Relieved I could get back to my life, after a 5-hour checkup day, I couldn’t help but notice how much different this clinic visit was. I am not the sick girl they were used to seeing. These same people that I cried with, I now wanted to run from. I was agitated with them, frustrated by their probing, and angry they took so long because, on the outside, I am finally living my life and didn’t want to be held back by the system of check-ins and tests, and outpatient services.

The next morning, I fired up my laptop for a day of meetings and was notified of a chart update. “Klyn, we regret to inform you that your blood tests came back a bit off. The RN also forgot to draw a key lab that helps us determine if your current results are more serious than we initially thought. We want you to repeat the blood draw as soon as possible.” Furious, I decided to go for a walk rather than call and scream at the messenger. 

Walking around my neighborhood, it hit me. These people still care. They joined one of the toughest careers to help others, and the least we can do is help others help us. I recognize that my thinking, now that I am on the outside of the system, needs to adapt.  Balancing health for the first time in my life is a byproduct of how I balanced sickness.   

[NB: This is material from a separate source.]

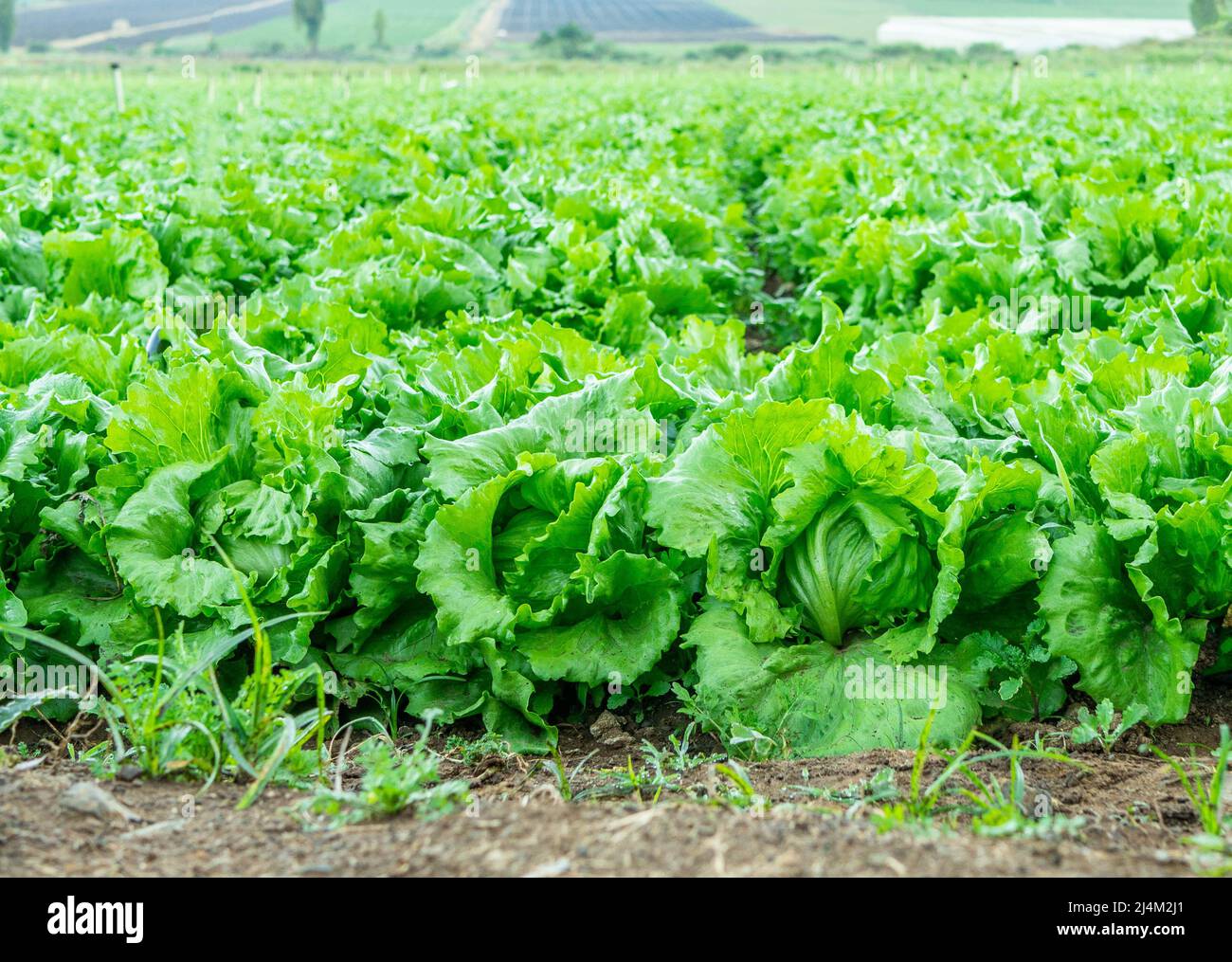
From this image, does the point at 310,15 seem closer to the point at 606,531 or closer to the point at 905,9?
the point at 905,9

I called back, from a sense of gratitude, and rescheduled my tests.  If my healthcare journey has taught me anything, it’s that in times of sickness and in times of health, having a team who cares more about your inner well-being than even you do, can be the make or break between living and thriving, or just merely existing. I don’t know what the tests will reveal, but my stubbornness to go through the process is hurting me more than helping me. Perhaps the beauty of progressive health issues is that it teaches us even in the good times to hold up a mirror to ourselves, analyze how we show up in this world, and continue on our journey.